A self-directed model portfolio
As well as the robo-advisers, investors looking for a low-cost alternative to traditional wealth management could consider the self-directed model portfolio approach offered by a wide range of brokers — including Hargreaves Lansdown, Charles Stanley, Fidelity, and Bestinvest. These are a popular way of investing tax efficiently within a stocks and shares Isa.

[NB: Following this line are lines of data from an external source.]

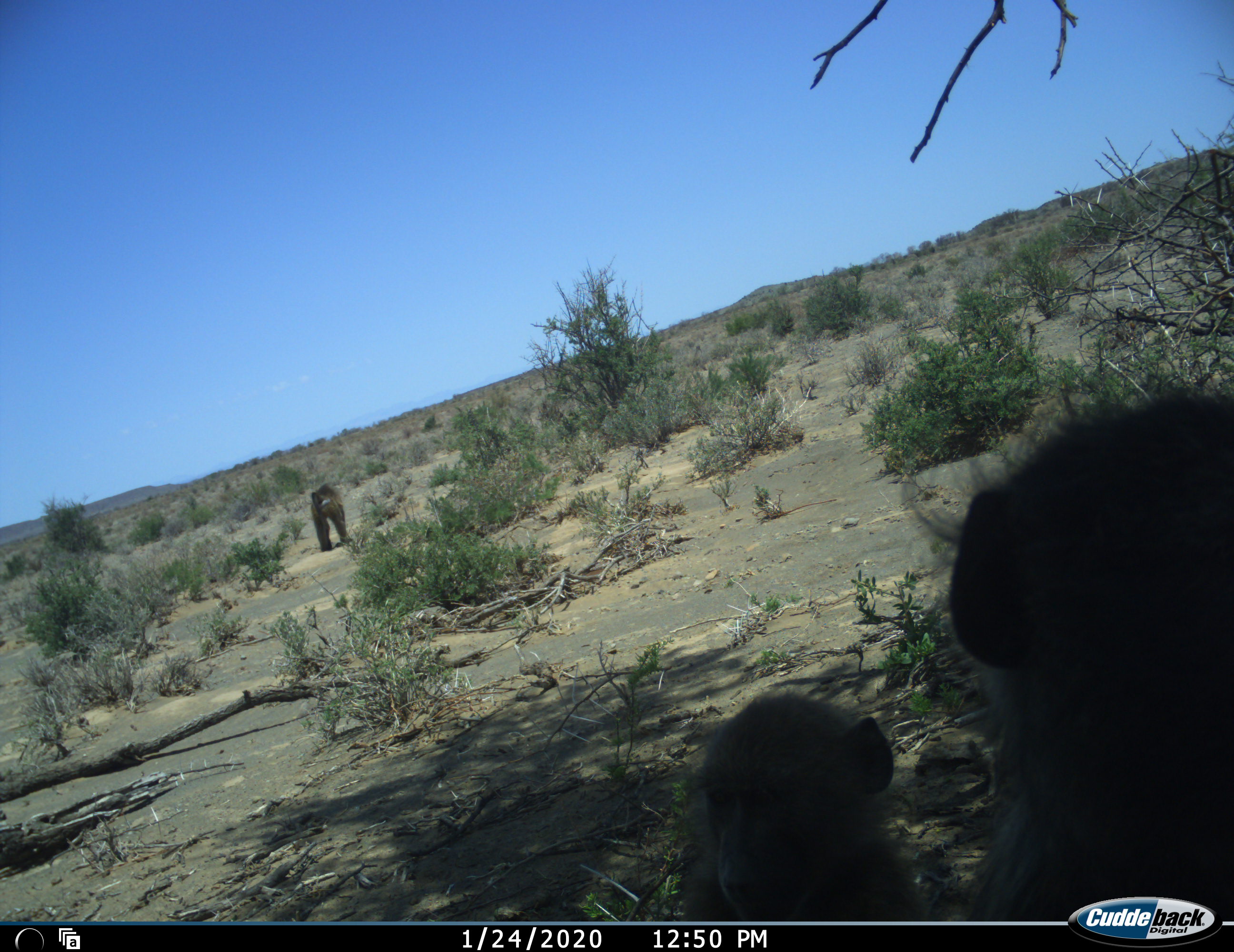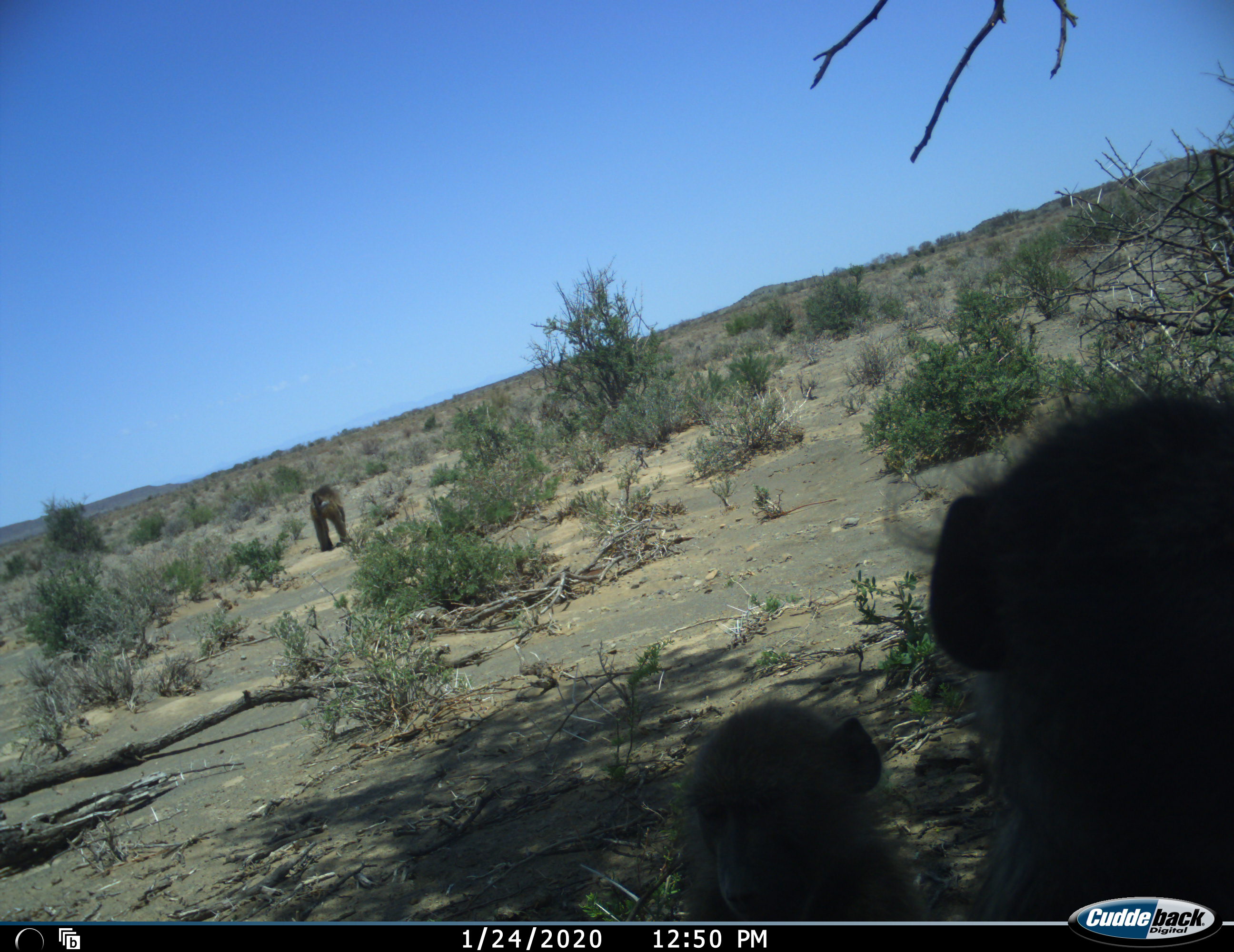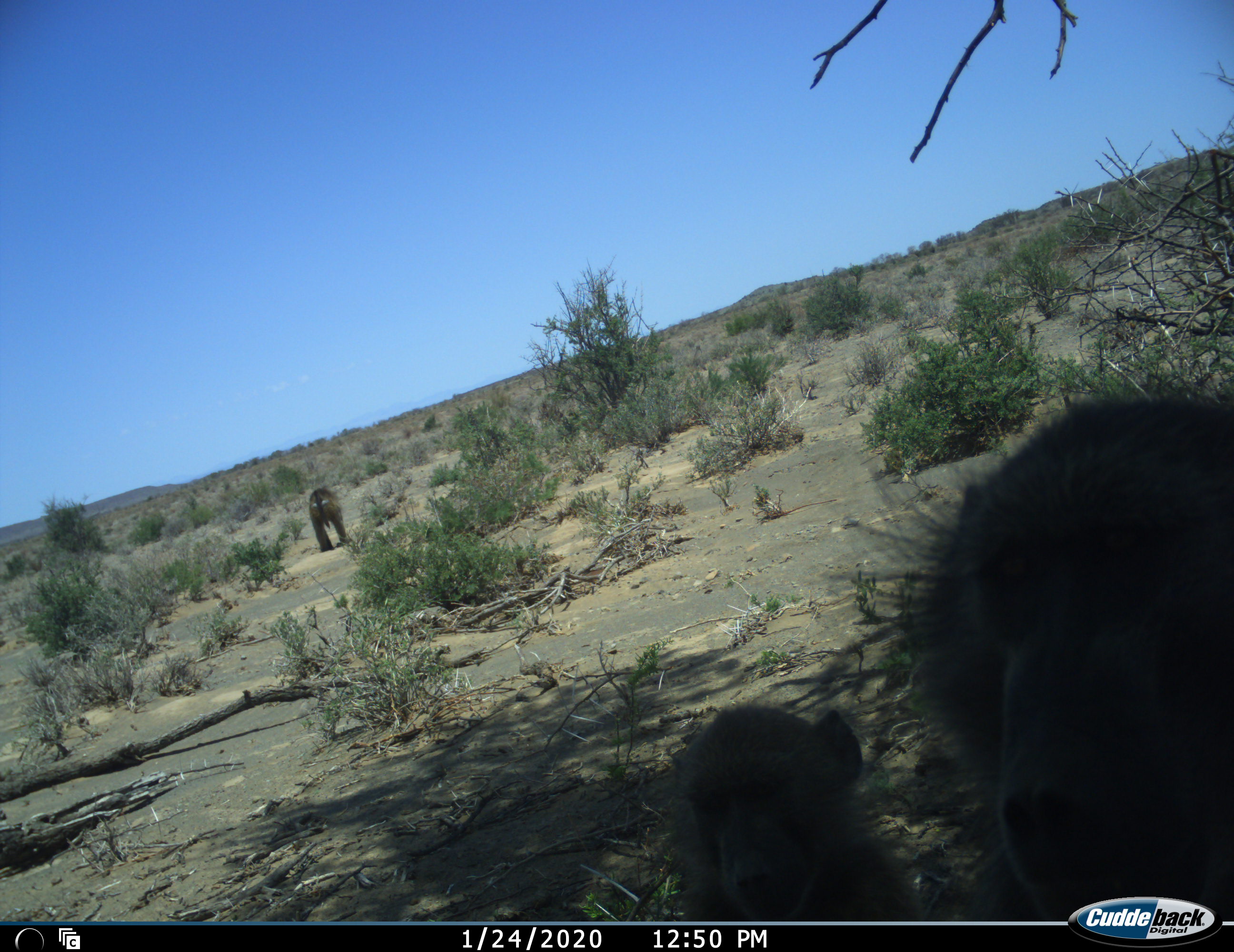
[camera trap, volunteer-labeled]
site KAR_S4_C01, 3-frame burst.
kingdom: Animalia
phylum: Chordata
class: Mammalia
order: Primates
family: Cercopithecidae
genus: Papio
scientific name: Papio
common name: baboon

How much of your fee goes towards the online broker and how much goes towards paying for the funds (as an annual fund charge) varies. Hargreaves and Bestinvest will charge 1.4 per cent and 1.5 per cent respectively for buying into their off-the-shelf portfolios, along with a 0.4-0.45 per cent annual platform charge. AJ Bell, meanwhile, will levy a 0.22 per cent fund management fee and no platform fee for its Global Tracker Portfolios. Sitting between these offerings cost-wise are Charles Stanley, Fidelity and Trustnet Direct.
Investors who also use these platforms to trade shares directly should be aware that dealing costs vary widely, ranging from a minimum of £5.95 at Hargreaves Lansdown to £12.50 at Alliance Trust.
Deal direct with asset managers
Retail investors can also look forward to dealing directly with asset managers, who are themselves realising that they can bypass the middlemen and go straight to their customer, cutting out advisers and wealth managers. Dutch fund house Robeco, Deutsche Asset & Wealth, and US low-cost giant Vanguard are all working on direct-to-investor offerings, but these will probably only offer portfolios built from in-house funds. Investec Wealth, the wealth management arm of the South African bank, is set to launch a robo platform this year to service clients with fewer assets.
According to Citigroup, assets managed through robo-advice companies could reach $5tn (£3.8tn) over the next decade.